* **What the task asks**:
Each line from the one that contains "site 4364, 2010-10-06 06:08:00.000." to the end of the material must be quoted exactly; include both end lines and nothing else.

BEGIN Exercise input

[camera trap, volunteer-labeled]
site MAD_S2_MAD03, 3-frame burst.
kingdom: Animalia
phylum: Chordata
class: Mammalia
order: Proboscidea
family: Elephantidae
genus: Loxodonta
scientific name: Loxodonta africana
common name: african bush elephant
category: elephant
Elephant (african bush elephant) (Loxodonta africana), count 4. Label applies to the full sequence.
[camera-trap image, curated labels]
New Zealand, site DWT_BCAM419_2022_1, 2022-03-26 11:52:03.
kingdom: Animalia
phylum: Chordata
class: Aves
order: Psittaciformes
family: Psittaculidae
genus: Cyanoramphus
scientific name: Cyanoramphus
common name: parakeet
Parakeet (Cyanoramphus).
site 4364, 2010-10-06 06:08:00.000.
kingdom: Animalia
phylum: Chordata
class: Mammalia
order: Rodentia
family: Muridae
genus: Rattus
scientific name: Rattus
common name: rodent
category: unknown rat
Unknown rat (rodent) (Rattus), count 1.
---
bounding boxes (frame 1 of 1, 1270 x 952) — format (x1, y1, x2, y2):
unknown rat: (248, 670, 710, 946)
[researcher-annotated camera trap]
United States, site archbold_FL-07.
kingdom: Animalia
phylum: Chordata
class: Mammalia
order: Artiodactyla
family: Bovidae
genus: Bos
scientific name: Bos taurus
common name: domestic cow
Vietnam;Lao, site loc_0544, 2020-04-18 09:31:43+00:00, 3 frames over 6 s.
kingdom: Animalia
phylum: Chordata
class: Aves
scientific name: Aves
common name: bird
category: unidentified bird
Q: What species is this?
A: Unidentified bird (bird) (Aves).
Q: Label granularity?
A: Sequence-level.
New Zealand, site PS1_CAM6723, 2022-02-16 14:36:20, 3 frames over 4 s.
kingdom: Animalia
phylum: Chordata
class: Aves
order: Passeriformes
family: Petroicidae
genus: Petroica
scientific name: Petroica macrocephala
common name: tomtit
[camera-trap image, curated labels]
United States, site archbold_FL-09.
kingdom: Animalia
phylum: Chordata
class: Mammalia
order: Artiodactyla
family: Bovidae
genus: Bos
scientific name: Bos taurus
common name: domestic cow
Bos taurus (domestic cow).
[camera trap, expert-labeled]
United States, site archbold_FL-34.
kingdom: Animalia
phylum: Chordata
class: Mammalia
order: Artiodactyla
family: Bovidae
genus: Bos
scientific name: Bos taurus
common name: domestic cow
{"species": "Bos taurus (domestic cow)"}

END Exercise input

* **Task answer**:
site 4364, 2010-10-06 06:08:00.000.
kingdom: Animalia
phylum: Chordata
class: Mammalia
order: Rodentia
family: Muridae
genus: Rattus
scientific name: Rattus
common name: rodent
category: unknown rat
Unknown rat (rodent) (Rattus), count 1.
---
bounding boxes (frame 1 of 1, 1270 x 952) — format (x1, y1, x2, y2):
unknown rat: (248, 670, 710, 946)
[researcher-annotated camera trap]
United States, site archbold_FL-07.
kingdom: Animalia
phylum: Chordata
class: Mammalia
order: Artiodactyla
family: Bovidae
genus: Bos
scientific name: Bos taurus
common name: domestic cow
Vietnam;Lao, site loc_0544, 2020-04-18 09:31:43+00:00, 3 frames over 6 s.
kingdom: Animalia
phylum: Chordata
class: Aves
scientific name: Aves
common name: bird
category: unidentified bird
Q: What species is this?
A: Unidentified bird (bird) (Aves).
Q: Label granularity?
A: Sequence-level.
New Zealand, site PS1_CAM6723, 2022-02-16 14:36:20, 3 frames over 4 s.
kingdom: Animalia
phylum: Chordata
class: Aves
order: Passeriformes
family: Petroicidae
genus: Petroica
scientific name: Petroica macrocephala
common name: tomtit
[camera-trap image, curated labels]
United States, site archbold_FL-09.
kingdom: Animalia
phylum: Chordata
class: Mammalia
order: Artiodactyla
family: Bovidae
genus: Bos
scientific name: Bos taurus
common name: domestic cow
Bos taurus (domestic cow).
[camera trap, expert-labeled]
United States, site archbold_FL-34.
kingdom: Animalia
phylum: Chordata
class: Mammalia
order: Artiodactyla
family: Bovidae
genus: Bos
scientific name: Bos taurus
common name: domestic cow
{"species": "Bos taurus (domestic cow)"}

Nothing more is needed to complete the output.